MIT DEN ANGABEN:
1: Nenne alle Personennamen, die im Text über die Einkünfte von Politikern vorkommen.
2: Bei welcher Reise verband Rezzo Schlauch laut dem Text über die Einkünfte von Politikern private mit dienstlichen Terminen?
3: Prüfe anhand des Textes über die Einkünfte von Politikern, ob die folgenden Aussagen zutreffen:
(a) Helmut Kohl erhielt hohe Honorare für eine Beratertätigkeit.
(b) Laut der Überschrift sind Dienstreisen das eigentliche Problem.
(c) Der Text verlangt, dass Politiker ihre Einkünfte offenlegen.

ZU LESENDER TEXT:
++++++++

DER FALL KIRCH ZEIGT: POLITIKER MÜSSEN IHRE EINKÜNFTE OFFEN LEGEN
: Dienstreisen sind nicht das Problem

Rezzo Schlauch hätte es wissen müssen, und Helmut Kohl hat es bestimmt gewusst: Der eine, dass ihn die Verknüpfung von privaten mit dienstlichen Terminen während einer USA-Reise ins Gerede bringen würde – der andere, dass ihm hohe Honorare für eine anrüchige Beratertätigkeit langfristig nichts werden anhaben können. Wer Vorgänge wie den CDU-Finanzskandal als weiterhin geachteter Mann übersteht, der braucht das Urteil der Öffentlichkeit nicht mehr zu fürchten.

++++++++

(Gespeicherte Dateneinträge)
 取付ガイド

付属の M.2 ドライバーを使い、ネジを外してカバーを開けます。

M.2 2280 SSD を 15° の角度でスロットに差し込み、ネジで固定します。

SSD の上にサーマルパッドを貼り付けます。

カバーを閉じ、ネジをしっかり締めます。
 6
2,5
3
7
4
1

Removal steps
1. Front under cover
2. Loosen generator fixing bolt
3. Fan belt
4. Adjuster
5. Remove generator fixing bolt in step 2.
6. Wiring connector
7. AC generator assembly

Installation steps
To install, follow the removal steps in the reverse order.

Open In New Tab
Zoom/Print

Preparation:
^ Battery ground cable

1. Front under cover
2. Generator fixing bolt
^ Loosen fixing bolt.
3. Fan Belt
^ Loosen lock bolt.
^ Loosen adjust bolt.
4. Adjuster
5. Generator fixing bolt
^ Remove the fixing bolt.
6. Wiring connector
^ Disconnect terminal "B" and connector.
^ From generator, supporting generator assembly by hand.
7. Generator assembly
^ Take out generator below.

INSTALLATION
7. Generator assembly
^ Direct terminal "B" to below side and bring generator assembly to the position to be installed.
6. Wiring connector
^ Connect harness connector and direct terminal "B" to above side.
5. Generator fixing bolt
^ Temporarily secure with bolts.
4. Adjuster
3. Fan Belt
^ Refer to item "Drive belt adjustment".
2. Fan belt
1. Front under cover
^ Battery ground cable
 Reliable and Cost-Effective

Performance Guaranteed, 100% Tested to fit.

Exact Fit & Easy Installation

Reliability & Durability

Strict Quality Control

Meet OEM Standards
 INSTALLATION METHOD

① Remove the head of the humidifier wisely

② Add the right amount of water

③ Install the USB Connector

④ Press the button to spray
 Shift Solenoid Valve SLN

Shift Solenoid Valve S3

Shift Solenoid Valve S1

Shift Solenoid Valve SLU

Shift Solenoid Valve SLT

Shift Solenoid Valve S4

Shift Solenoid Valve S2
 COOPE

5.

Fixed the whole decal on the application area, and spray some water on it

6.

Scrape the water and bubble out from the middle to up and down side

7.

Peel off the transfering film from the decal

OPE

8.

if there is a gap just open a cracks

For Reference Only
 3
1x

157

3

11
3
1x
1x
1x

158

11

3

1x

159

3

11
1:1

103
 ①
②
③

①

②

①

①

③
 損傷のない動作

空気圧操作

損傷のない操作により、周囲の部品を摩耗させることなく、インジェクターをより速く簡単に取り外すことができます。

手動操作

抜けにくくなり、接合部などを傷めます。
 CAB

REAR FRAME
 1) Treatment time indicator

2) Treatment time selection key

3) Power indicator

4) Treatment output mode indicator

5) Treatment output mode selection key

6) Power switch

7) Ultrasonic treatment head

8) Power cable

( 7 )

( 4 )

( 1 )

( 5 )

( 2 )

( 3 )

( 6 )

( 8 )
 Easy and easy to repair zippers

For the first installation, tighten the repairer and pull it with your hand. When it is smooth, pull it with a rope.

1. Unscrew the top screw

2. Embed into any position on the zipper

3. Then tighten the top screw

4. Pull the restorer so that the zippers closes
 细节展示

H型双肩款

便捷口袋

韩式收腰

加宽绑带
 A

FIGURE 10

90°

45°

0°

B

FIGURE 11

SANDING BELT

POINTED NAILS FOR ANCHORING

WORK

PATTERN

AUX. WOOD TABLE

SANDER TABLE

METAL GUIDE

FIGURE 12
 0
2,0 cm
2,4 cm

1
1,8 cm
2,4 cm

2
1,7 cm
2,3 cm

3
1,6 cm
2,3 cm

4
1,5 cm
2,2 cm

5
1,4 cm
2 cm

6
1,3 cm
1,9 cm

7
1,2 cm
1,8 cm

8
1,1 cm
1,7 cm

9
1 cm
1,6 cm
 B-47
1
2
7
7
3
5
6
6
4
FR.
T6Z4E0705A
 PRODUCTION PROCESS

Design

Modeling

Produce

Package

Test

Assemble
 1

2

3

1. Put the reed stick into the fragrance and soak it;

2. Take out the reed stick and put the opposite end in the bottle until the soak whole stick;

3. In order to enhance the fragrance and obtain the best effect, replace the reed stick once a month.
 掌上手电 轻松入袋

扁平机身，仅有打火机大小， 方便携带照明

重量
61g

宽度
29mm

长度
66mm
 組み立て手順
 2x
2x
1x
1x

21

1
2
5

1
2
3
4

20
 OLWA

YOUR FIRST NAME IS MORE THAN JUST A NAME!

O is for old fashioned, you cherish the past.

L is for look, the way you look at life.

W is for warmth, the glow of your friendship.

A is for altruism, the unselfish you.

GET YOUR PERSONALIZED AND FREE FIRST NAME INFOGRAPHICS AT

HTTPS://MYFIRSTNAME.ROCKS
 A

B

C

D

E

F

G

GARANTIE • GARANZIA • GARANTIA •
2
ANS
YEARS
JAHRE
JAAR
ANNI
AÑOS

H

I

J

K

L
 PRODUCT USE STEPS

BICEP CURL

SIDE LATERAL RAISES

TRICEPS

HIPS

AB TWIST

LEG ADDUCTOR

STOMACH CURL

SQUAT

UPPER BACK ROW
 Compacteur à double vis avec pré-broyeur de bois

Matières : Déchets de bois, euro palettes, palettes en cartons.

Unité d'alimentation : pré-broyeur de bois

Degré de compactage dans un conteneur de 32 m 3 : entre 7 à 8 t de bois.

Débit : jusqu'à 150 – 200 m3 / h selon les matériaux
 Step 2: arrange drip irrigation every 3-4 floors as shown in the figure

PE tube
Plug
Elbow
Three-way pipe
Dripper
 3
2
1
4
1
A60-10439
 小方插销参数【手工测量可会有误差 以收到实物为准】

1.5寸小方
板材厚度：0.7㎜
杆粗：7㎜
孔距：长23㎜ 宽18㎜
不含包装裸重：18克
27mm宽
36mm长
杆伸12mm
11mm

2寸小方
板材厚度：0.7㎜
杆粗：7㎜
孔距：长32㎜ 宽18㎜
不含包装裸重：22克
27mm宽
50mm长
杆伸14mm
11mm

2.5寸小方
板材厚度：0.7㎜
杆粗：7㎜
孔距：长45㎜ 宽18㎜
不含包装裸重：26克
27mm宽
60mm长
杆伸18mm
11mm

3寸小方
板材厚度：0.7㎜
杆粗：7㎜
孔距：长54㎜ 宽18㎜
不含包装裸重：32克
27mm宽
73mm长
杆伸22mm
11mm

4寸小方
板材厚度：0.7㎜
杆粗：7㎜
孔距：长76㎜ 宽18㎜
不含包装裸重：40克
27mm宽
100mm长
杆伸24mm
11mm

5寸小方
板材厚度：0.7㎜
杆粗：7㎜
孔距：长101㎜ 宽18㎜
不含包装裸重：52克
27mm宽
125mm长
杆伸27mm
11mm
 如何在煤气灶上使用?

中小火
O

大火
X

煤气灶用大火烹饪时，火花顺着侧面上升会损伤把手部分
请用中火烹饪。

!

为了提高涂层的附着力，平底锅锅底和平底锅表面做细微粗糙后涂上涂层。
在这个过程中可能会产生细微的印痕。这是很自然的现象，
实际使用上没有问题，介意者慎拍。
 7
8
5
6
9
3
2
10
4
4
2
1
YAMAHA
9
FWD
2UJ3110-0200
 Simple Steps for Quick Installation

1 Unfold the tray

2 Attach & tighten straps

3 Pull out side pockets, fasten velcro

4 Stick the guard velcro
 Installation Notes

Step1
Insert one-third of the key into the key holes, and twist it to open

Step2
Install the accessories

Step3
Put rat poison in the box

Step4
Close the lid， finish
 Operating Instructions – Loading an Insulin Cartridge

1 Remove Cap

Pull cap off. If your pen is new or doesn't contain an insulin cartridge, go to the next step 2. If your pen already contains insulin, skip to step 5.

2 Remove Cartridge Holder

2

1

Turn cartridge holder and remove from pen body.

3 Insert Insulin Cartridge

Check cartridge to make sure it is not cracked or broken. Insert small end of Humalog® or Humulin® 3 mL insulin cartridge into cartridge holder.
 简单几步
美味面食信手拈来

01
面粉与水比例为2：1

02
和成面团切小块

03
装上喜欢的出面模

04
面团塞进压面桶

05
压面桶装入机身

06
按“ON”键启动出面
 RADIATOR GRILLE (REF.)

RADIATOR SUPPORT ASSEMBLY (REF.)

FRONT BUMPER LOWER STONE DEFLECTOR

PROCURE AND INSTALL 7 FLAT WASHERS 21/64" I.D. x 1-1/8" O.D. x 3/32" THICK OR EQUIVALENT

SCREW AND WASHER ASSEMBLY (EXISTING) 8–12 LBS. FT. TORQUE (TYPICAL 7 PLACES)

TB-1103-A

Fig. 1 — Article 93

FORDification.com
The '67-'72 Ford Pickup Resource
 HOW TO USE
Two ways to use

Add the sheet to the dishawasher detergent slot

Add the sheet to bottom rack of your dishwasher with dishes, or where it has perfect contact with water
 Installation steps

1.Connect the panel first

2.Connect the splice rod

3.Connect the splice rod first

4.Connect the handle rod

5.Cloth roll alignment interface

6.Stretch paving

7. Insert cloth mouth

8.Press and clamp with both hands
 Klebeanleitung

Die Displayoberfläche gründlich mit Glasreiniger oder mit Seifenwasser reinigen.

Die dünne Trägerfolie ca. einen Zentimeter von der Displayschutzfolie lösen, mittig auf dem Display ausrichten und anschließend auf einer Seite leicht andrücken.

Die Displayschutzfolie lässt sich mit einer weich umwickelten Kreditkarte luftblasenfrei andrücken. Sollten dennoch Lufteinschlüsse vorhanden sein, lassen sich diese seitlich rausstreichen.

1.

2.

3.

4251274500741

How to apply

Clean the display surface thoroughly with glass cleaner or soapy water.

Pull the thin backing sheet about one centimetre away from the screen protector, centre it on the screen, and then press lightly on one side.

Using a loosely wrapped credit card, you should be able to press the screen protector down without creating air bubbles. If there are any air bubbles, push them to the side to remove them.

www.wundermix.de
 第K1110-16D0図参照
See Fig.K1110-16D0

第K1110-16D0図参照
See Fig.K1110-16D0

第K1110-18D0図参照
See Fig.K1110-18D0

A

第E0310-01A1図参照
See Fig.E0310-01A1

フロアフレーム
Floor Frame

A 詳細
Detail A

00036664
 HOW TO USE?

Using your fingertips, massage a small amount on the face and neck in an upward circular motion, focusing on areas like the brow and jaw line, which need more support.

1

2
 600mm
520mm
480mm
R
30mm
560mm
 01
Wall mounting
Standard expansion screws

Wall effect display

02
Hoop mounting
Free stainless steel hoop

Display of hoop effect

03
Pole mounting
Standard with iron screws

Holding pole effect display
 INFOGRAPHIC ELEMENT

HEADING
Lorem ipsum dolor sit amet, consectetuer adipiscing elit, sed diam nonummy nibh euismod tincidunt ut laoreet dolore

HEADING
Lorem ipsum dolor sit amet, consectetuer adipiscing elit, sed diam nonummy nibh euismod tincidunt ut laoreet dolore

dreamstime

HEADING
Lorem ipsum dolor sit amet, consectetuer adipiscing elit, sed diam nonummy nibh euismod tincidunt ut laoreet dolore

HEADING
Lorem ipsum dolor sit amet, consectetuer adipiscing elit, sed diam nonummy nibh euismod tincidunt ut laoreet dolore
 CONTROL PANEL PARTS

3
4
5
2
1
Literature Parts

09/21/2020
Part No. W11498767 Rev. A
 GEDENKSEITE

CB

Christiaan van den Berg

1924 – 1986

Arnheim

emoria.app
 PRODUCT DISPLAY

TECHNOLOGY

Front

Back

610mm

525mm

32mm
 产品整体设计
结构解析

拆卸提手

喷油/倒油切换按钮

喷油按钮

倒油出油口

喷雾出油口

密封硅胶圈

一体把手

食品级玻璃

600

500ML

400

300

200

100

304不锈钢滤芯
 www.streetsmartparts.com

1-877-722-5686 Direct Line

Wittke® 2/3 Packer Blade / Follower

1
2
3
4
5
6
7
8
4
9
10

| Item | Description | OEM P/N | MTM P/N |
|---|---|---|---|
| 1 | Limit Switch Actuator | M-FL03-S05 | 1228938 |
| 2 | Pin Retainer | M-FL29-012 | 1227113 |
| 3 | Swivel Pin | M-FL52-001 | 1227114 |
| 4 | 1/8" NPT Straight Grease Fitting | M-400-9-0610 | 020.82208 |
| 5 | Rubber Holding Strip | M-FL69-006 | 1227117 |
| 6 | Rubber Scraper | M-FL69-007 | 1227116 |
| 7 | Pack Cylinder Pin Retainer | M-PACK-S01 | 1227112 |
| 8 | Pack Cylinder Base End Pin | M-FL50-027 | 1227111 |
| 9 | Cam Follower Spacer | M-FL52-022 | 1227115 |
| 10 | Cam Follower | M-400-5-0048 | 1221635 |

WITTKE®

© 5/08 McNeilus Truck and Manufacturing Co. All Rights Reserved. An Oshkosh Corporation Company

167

++++++++

LÖSUNGEN JE AUFGABE:
1: Kirch, Rezzo Schlauch, Helmut Kohl

2: Bei einer USA-Reise.

3:
(a) Ja: „hohe Honorare für eine anrüchige Beratertätigkeit“
(b) Nein: „Dienstreisen sind nicht das Problem“
(c) Ja: „POLITIKER MÜSSEN IHRE EINKÜNFTE OFFEN LEGEN“